Issues with using the released hh dataset.
jltchiu opened this issue · 2 comments
Hi, I am trying to use your published dataset on the huggingface. I am trying to use it as follows
import os, sys, json
from datasets import load_dataset
dataset = load_dataset("fnlp/hh-rlhf-strength-cleaned")
print(dataset)
However, I get the below error
Downloading data files: 100%|████████████████████████████████████████████████████████████████████████████████████████████████| 2/2 [00:00<00:00, 11008.67it/s]
Extracting data files: 100%|██████████████████████████████████████████████████████████████████████████████████████████████████| 2/2 [00:00<00:00, 2365.65it/s]
Generating train split: 151214 examples [00:05, 25560.14 examples/s]
Generating validation split: 0 examples [00:00, ? examples/s]
Traceback (most recent call last):
File "/root/miniconda3/lib/python3.9/site-packages/datasets/builder.py", line 1940, in _prepare_split_single
writer.write_table(table)
File "/root/miniconda3/lib/python3.9/site-packages/datasets/arrow_writer.py", line 572, in write_table
pa_table = table_cast(pa_table, self._schema)
File "/root/miniconda3/lib/python3.9/site-packages/datasets/table.py", line 2328, in table_cast
return cast_table_to_schema(table, schema)
File "/root/miniconda3/lib/python3.9/site-packages/datasets/table.py", line 2286, in cast_table_to_schema
raise ValueError(f"Couldn't cast\n{table.schema}\nto\n{features}\nbecause column names don't match")
ValueError: Couldn't cast
std preference difference: double
rejected score list: list<item: double>
child 0, item: double
rejected: list<item: string>
child 0, item: string
chosen score list: list<item: double>
child 0, item: double
chosen: list<item: string>
child 0, item: string
mean preference difference: double
GPT4 label: int64
to
{'std preference difference': Value(dtype='float64', id=None), 'rejected score list': Sequence(feature=Value(dtype='float64', id=None), length=-1, id=None), 'rejected': Sequence(feature=Value(dtype='string', id=None), length=-1, id=None), 'chosen score list': Sequence(feature=Value(dtype='float64', id=None), length=-1, id=None), 'chosen': Sequence(feature=Value(dtype='string', id=None), length=-1, id=None), 'mean preference difference': Value(dtype='float64', id=None)}
because column names don't match
The above exception was the direct cause of the following exception:
Traceback (most recent call last):
File "/chiujustin01-pvc/workspace/work/get_data.py", line 5, in <module>
dataset = load_dataset("fnlp/hh-rlhf-strength-cleaned")
File "/root/miniconda3/lib/python3.9/site-packages/datasets/load.py", line 2153, in load_dataset
builder_instance.download_and_prepare(
File "/root/miniconda3/lib/python3.9/site-packages/datasets/builder.py", line 954, in download_and_prepare
self._download_and_prepare(
File "/root/miniconda3/lib/python3.9/site-packages/datasets/builder.py", line 1049, in _download_and_prepare
self._prepare_split(split_generator, **prepare_split_kwargs)
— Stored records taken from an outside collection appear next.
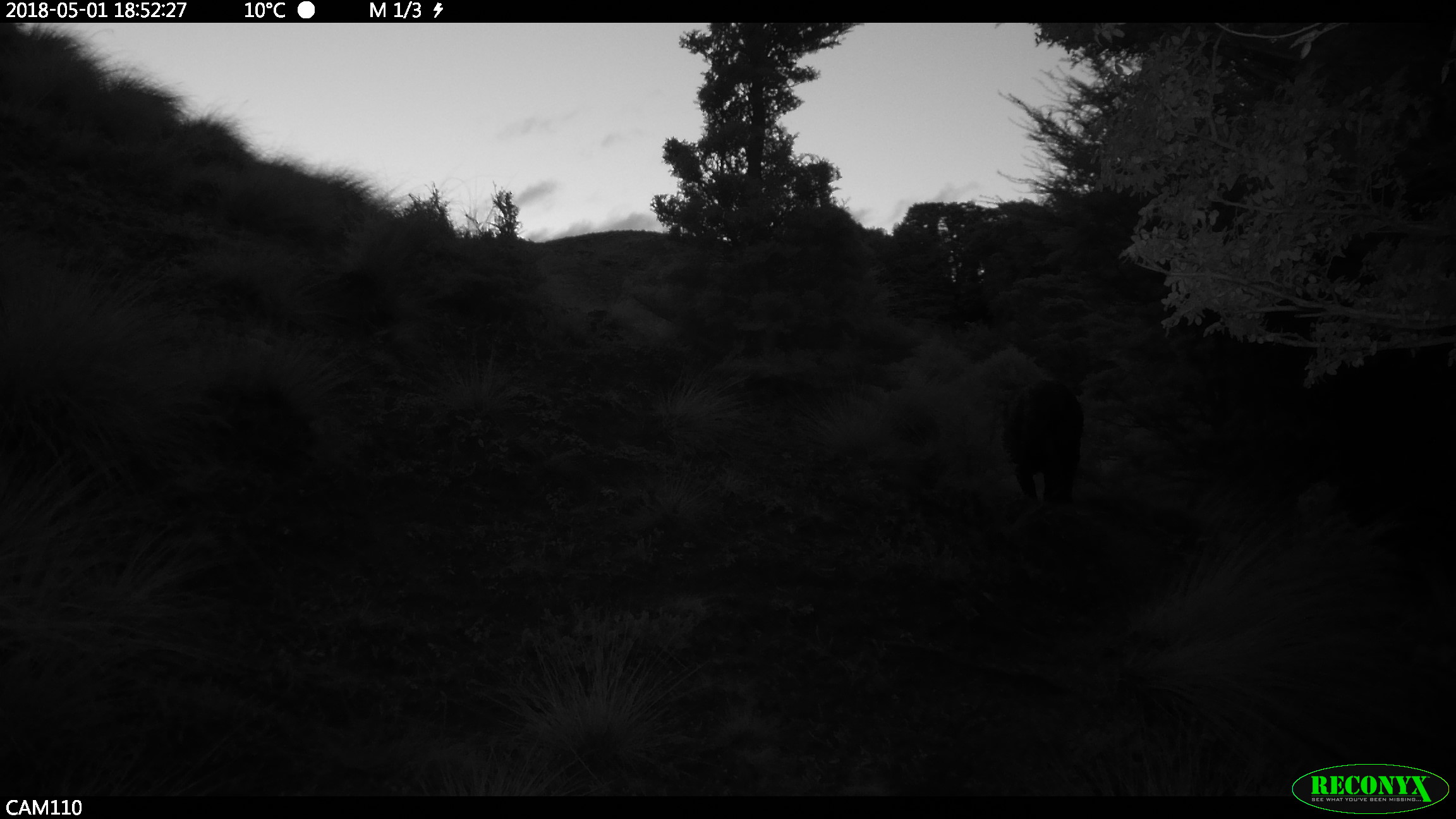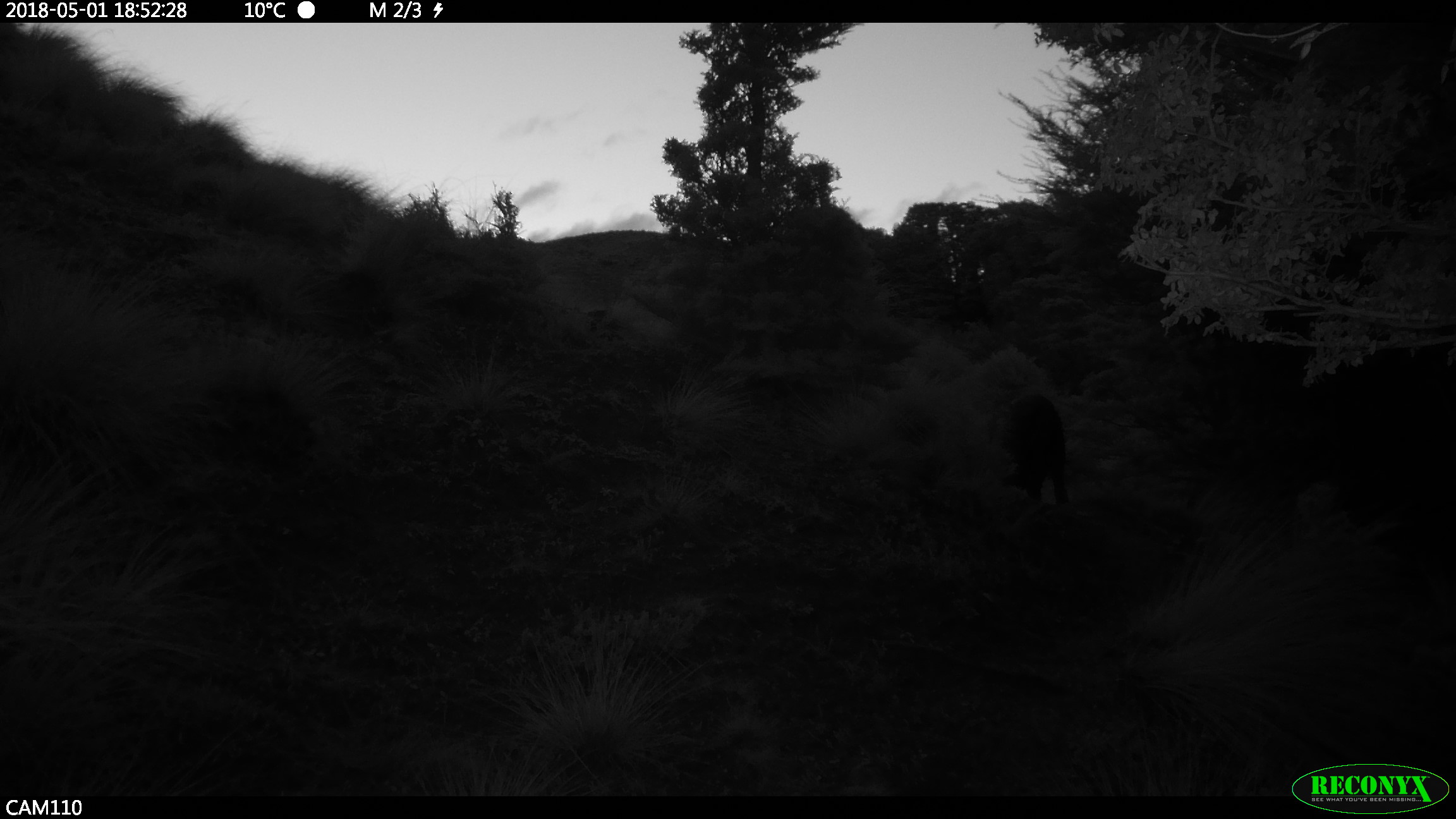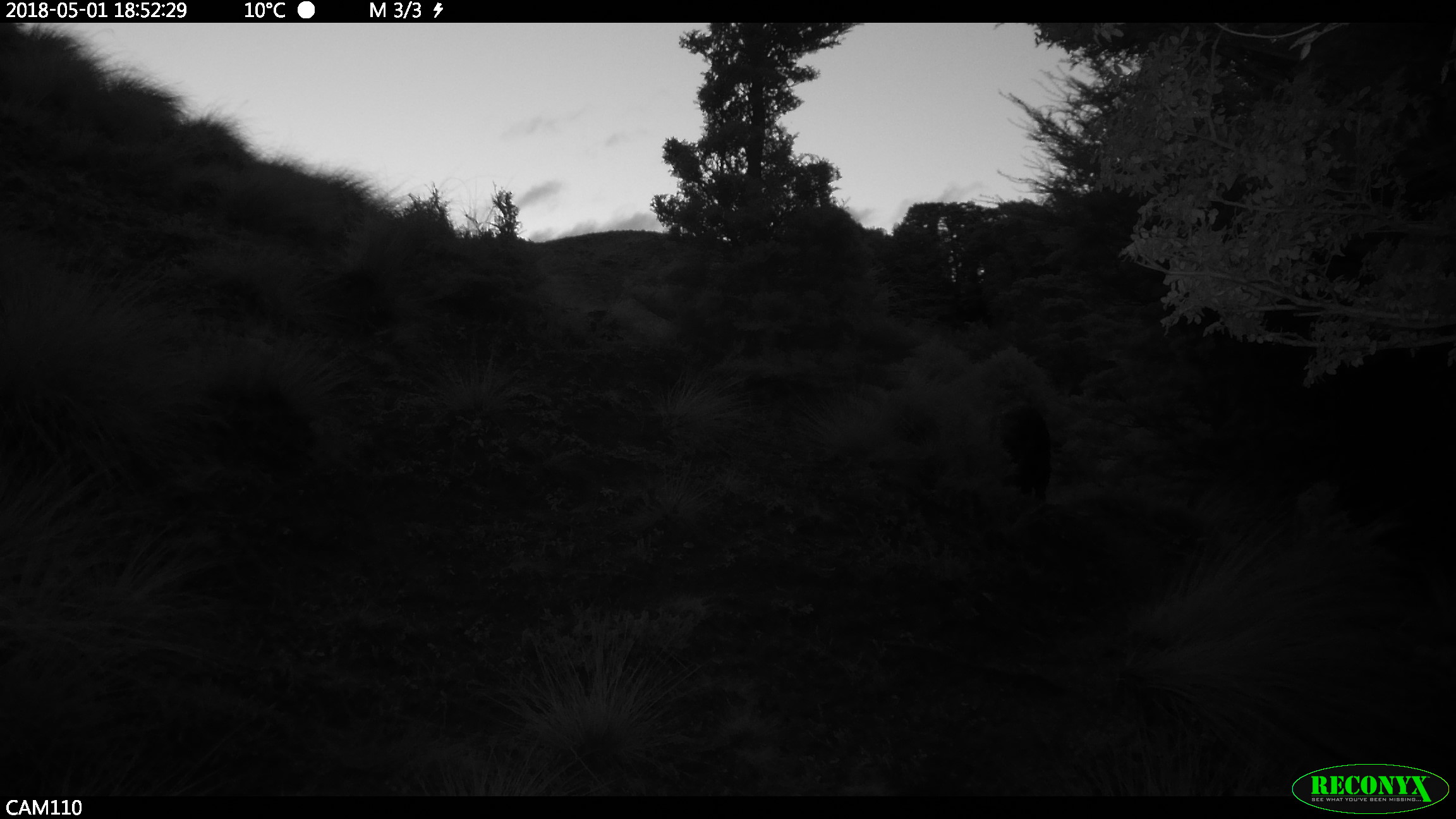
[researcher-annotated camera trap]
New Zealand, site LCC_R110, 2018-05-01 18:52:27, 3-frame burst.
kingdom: Animalia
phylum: Chordata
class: Mammalia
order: Artiodactyla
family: Suidae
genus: Sus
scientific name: Sus scrofa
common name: pig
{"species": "pig (Sus scrofa)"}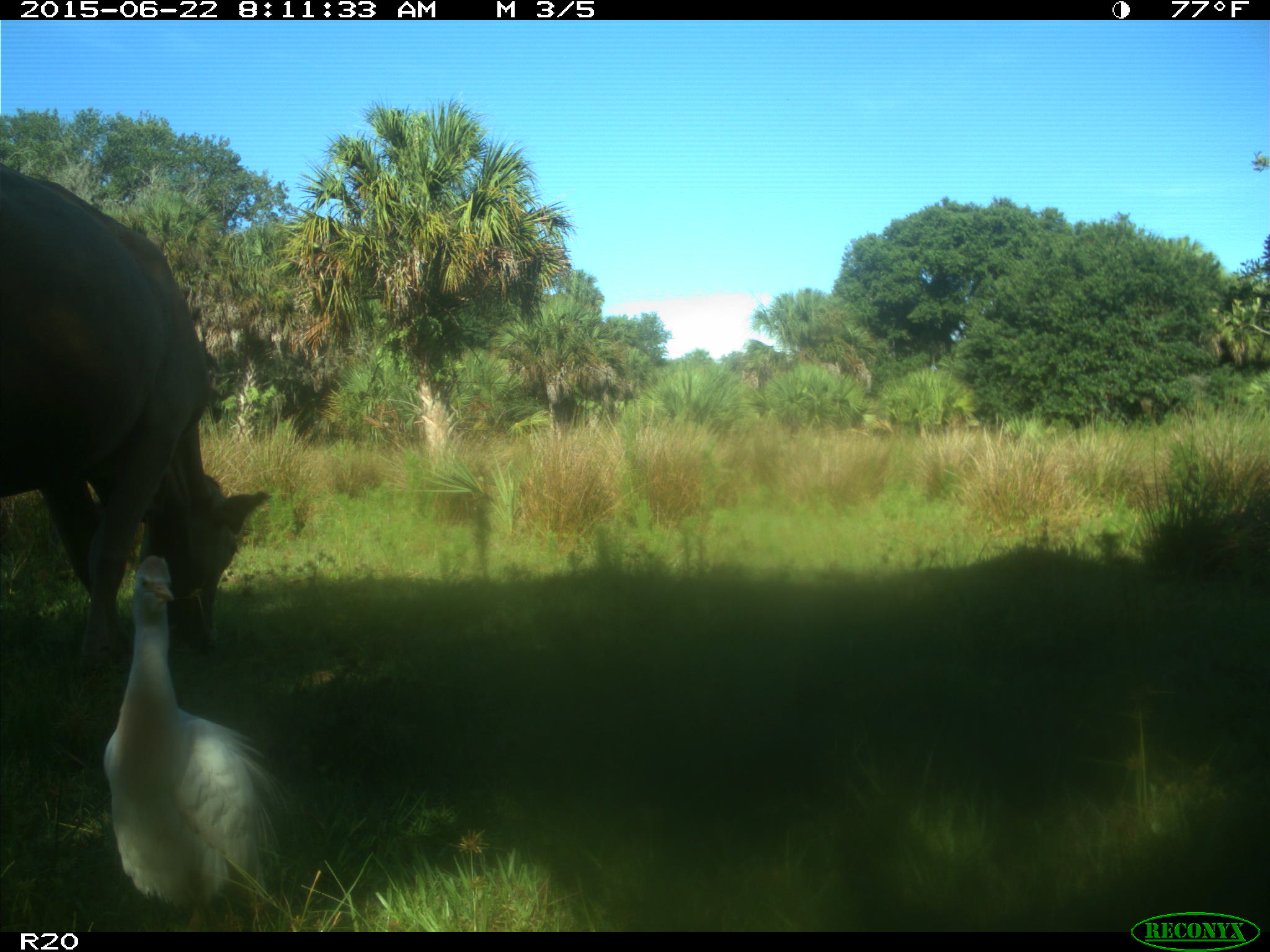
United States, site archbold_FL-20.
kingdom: Animalia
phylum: Chordata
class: Mammalia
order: Artiodactyla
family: Bovidae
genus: Bos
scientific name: Bos taurus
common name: domestic cow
File "/root/miniconda3/lib/python3.9/site-packages/datasets/builder.py", line 1813, in _prepare_split
for job_id, done, content in self._prepare_split_single(
File "/root/miniconda3/lib/python3.9/site-packages/datasets/builder.py", line 1958, in _prepare_split_single
raise DatasetGenerationError("An error occurred while generating the dataset") from e
datasets.builder.DatasetGenerationError: An error occurred while generating the dataset
I have use the same code for other dataset and it seems to work. Do you know where should I fix my code?
我也遇到了 你解决了吗
After investigation, we identified that the inconsistency between the 'train' and 'valid' fields was causing datasets to be unable to load both of these datasets simultaneously. We addressed this issue by adding an empty field in the 'train' dataset (GPT4 label, set to -1 to indicate the field is empty), and this resolved the problem. Now, with your code, the dataset can be downloaded successfully.
经过排查我们发现是因为train和valid的字段不一致导致datasets不能同时加载这两个数据集,我们通过在train中添加了一个空字段(GPT4 label,被设置为-1表示该字段为空)修复了这个问题,现在使用您的代码可以正常下载数据集。